The issue is some of the new AI ventures won’t prove sustainable. Not every app or website needs a chatbot, and not every generative AI start-up will find a business model. And because generative AI requires expensive computing power and server costs, only the projects that can add value and lead to paying customers will survive over time.

That isn’t to say there won’t be success stories. On the earnings call Wednesday, Nvidia CEO Jensen Huang may have pointed to two good prospects. He repeatedly expressed excitement over Nvidia’s partnerships with

ServiceNow

(NOW) and

Adobe

(ADBE) as examples of companies extending generative AI capabilities to their corporate customers in a smart way.

Both companies make sense as potential generative AI winners, with their respective platforms and customer bases.

ServiceNow

can use Nvidia’s technology to develop custom large-language models to extend productive new functionality across the enterprise. For example, the models can automate repeated human resources requests and customer-service tasks using internal databases. Unlike general-use chatbots that can be asked anything, commonly asked questions by employees are limited and have a verifiable correct answer or process. That means ServiceNow’s enterprise-focused AI models can more likely be fine-tuned to work effectively.

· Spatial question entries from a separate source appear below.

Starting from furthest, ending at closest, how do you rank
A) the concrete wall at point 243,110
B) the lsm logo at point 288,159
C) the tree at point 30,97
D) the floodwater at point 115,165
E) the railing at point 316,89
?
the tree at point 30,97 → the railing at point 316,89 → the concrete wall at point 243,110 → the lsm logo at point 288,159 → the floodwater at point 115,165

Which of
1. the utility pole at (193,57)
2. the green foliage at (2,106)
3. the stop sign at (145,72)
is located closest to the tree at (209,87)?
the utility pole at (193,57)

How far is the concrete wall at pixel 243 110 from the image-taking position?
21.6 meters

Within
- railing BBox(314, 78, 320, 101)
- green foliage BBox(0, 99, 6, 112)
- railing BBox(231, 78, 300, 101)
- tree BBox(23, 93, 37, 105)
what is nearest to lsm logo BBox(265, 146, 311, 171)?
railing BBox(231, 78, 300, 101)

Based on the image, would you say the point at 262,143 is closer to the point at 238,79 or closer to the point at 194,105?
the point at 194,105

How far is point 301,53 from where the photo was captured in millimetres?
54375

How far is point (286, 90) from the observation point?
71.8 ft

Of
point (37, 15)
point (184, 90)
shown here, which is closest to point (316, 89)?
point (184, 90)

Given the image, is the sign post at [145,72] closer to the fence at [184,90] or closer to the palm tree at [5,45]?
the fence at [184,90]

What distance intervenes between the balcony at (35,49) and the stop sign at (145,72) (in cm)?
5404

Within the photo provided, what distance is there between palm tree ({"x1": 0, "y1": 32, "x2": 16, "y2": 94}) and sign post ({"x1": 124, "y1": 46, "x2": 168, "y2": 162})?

ServiceNow trades at about 12 times this year’s sales estimate and

Adobe

trades at 9 times sales, both lower than Nvidia’s valuation.

For Adobe, the software company is adding generative AI tools called Firefly to content-creation software that allows users to create and alter images based on text prompts. It enables faster iteration of new design ideas and could also lower contract artwork costs. Corporate customers might also decide to use Adobe because its AI was trained on images that can be used for commercial work, compared with start-ups that often train their services on copyrighted photos found across the internet.

Huang’s comments about ServiceNow and Adobe might turn out to be a gift. Both companies represent clear examples where generative AI can enable groundbreaking features that customers willing to pay for. They may be the best way to play the AI boom from here.